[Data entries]
>>>>>
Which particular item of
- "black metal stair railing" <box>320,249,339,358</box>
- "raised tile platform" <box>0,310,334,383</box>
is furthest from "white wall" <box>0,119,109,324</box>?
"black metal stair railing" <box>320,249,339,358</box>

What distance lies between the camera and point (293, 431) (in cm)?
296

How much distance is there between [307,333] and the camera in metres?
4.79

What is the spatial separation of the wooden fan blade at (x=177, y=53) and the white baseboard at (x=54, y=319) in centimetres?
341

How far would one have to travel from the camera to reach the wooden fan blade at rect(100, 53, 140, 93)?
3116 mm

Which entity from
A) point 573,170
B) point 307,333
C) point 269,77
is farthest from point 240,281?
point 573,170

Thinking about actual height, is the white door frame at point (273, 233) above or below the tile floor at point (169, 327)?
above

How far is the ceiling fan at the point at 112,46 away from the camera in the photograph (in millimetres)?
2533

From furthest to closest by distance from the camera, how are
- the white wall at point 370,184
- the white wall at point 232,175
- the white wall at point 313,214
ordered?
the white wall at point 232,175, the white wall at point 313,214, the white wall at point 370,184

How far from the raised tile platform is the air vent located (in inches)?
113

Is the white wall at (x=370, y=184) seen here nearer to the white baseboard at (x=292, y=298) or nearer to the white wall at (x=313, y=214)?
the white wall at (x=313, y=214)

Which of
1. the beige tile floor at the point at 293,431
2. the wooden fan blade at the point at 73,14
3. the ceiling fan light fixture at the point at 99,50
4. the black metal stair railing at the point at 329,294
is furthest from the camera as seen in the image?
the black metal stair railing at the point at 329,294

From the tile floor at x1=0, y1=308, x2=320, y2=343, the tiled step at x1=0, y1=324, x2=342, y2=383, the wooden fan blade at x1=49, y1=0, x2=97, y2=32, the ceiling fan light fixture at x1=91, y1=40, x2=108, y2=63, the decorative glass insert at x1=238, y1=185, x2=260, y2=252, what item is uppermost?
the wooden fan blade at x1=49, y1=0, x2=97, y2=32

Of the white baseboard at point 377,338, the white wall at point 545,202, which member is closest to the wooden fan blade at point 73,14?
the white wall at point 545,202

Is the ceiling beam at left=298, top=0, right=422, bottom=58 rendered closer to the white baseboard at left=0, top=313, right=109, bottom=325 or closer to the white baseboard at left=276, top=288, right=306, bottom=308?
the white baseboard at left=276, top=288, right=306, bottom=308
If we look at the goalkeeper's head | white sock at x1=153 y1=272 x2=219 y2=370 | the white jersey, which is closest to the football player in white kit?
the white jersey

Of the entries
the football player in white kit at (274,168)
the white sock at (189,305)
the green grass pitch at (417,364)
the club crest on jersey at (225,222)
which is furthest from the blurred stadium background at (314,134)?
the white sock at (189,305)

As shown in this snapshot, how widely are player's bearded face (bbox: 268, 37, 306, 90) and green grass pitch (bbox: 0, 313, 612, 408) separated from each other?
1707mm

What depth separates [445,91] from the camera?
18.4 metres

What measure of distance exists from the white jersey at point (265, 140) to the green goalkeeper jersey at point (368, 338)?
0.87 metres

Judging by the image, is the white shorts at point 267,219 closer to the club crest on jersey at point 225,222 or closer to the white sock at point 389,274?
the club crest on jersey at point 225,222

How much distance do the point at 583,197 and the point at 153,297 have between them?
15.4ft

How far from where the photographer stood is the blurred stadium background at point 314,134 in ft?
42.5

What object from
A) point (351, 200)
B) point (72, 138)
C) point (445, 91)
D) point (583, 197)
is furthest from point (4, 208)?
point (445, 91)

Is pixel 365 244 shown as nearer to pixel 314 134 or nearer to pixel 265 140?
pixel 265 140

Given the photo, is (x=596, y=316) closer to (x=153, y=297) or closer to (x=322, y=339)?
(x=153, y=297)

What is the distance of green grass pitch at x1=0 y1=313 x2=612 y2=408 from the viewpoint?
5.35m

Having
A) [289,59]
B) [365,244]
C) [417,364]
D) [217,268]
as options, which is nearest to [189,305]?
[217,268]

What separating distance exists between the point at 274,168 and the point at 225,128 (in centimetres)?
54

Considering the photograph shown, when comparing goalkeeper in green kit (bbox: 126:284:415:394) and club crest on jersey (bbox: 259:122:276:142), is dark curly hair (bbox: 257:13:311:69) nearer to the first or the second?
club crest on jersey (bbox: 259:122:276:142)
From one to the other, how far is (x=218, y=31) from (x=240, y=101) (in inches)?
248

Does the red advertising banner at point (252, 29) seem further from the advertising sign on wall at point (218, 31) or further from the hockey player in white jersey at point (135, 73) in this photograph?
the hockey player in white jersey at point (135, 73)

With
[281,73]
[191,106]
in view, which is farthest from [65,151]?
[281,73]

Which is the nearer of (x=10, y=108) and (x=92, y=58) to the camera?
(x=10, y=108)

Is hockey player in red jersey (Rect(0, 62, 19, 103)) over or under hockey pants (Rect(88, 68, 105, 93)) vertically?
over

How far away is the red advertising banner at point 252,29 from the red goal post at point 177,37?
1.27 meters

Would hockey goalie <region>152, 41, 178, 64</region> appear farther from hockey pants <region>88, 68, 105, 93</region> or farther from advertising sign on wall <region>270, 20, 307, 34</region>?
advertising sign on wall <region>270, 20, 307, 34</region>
<<<<<
◆ **The request**:
Your task is to print all of the records exactly.

◆ **Written answer**:
Which particular item of
- "black metal stair railing" <box>320,249,339,358</box>
- "raised tile platform" <box>0,310,334,383</box>
is furthest from "white wall" <box>0,119,109,324</box>?
"black metal stair railing" <box>320,249,339,358</box>

What distance lies between the camera and point (293, 431) (in cm)?
296

How much distance is there between [307,333] and the camera in metres?
4.79

What is the spatial separation of the wooden fan blade at (x=177, y=53) and the white baseboard at (x=54, y=319) in centimetres?
341

How far would one have to travel from the camera to reach the wooden fan blade at rect(100, 53, 140, 93)?
3116 mm

Which entity from
A) point 573,170
B) point 307,333
C) point 269,77
is farthest from point 240,281?
point 573,170

Thinking about actual height, is the white door frame at point (273, 233) above or below the tile floor at point (169, 327)?
above

How far is the ceiling fan at the point at 112,46 away from the camera in the photograph (in millimetres)?
2533

From furthest to closest by distance from the camera, how are
- the white wall at point 370,184
- the white wall at point 232,175
- the white wall at point 313,214
ordered?
the white wall at point 232,175, the white wall at point 313,214, the white wall at point 370,184

How far from the raised tile platform is the air vent located (in inches)?
113

Is the white wall at (x=370, y=184) seen here nearer to the white baseboard at (x=292, y=298) or nearer to the white wall at (x=313, y=214)?
the white wall at (x=313, y=214)

Which of
1. the beige tile floor at the point at 293,431
2. the wooden fan blade at the point at 73,14
3. the ceiling fan light fixture at the point at 99,50
4. the black metal stair railing at the point at 329,294
is furthest from the camera as seen in the image?
the black metal stair railing at the point at 329,294

From the tile floor at x1=0, y1=308, x2=320, y2=343, the tiled step at x1=0, y1=324, x2=342, y2=383, the wooden fan blade at x1=49, y1=0, x2=97, y2=32, the ceiling fan light fixture at x1=91, y1=40, x2=108, y2=63, the decorative glass insert at x1=238, y1=185, x2=260, y2=252, what item is uppermost?
the wooden fan blade at x1=49, y1=0, x2=97, y2=32

Of the white baseboard at point 377,338, the white wall at point 545,202, which member is closest to the wooden fan blade at point 73,14?
the white wall at point 545,202

Is the ceiling beam at left=298, top=0, right=422, bottom=58 rendered closer to the white baseboard at left=0, top=313, right=109, bottom=325 or closer to the white baseboard at left=276, top=288, right=306, bottom=308?
the white baseboard at left=276, top=288, right=306, bottom=308
If we look at the goalkeeper's head | white sock at x1=153 y1=272 x2=219 y2=370 | the white jersey, which is closest to the football player in white kit?
the white jersey

Of the entries
the football player in white kit at (274,168)
the white sock at (189,305)
the green grass pitch at (417,364)
the club crest on jersey at (225,222)
which is furthest from the blurred stadium background at (314,134)?
the white sock at (189,305)

As shown in this snapshot, how widely are player's bearded face (bbox: 268, 37, 306, 90) and green grass pitch (bbox: 0, 313, 612, 408) separated from each other?
1707mm

What depth separates [445,91] from the camera?
18.4 metres

What measure of distance exists from the white jersey at point (265, 140) to the green goalkeeper jersey at point (368, 338)?
0.87 metres

Judging by the image, is the white shorts at point 267,219 closer to the club crest on jersey at point 225,222 or closer to the white sock at point 389,274?
the club crest on jersey at point 225,222

How much distance do the point at 583,197 and the point at 153,297 have between them?
15.4ft

How far from where the photographer stood is the blurred stadium background at point 314,134 in ft?
42.5

What object from
A) point (351, 200)
B) point (72, 138)
C) point (445, 91)
D) point (583, 197)
is furthest from point (4, 208)?
point (445, 91)

Is pixel 365 244 shown as nearer to pixel 314 134 or nearer to pixel 265 140?
pixel 265 140

Given the photo, is (x=596, y=316) closer to (x=153, y=297) or closer to (x=322, y=339)?
(x=153, y=297)

What is the distance of green grass pitch at x1=0 y1=313 x2=612 y2=408 from the viewpoint?
5.35m

Having
A) [289,59]
B) [365,244]
C) [417,364]
D) [217,268]
as options, which is nearest to [189,305]?
[217,268]

What separating distance exists between the point at 274,168 and the point at 225,128 (in centimetres)?
54

Considering the photograph shown, when comparing goalkeeper in green kit (bbox: 126:284:415:394) and club crest on jersey (bbox: 259:122:276:142), is dark curly hair (bbox: 257:13:311:69) nearer to the first or the second?
club crest on jersey (bbox: 259:122:276:142)
From one to the other, how far is (x=218, y=31) from (x=240, y=101) (in inches)?
248

Does the red advertising banner at point (252, 29) seem further from the advertising sign on wall at point (218, 31) or further from the hockey player in white jersey at point (135, 73) in this photograph?
the hockey player in white jersey at point (135, 73)

With
[281,73]
[191,106]
in view, which is farthest from [65,151]?
[281,73]

Which is the nearer of (x=10, y=108) and (x=92, y=58) to the camera?
(x=10, y=108)

Is hockey player in red jersey (Rect(0, 62, 19, 103)) over or under hockey pants (Rect(88, 68, 105, 93)) vertically?
over

How far away is the red advertising banner at point 252,29 from the red goal post at point 177,37?
1.27 meters

Would hockey goalie <region>152, 41, 178, 64</region> appear farther from hockey pants <region>88, 68, 105, 93</region> or farther from advertising sign on wall <region>270, 20, 307, 34</region>?
advertising sign on wall <region>270, 20, 307, 34</region>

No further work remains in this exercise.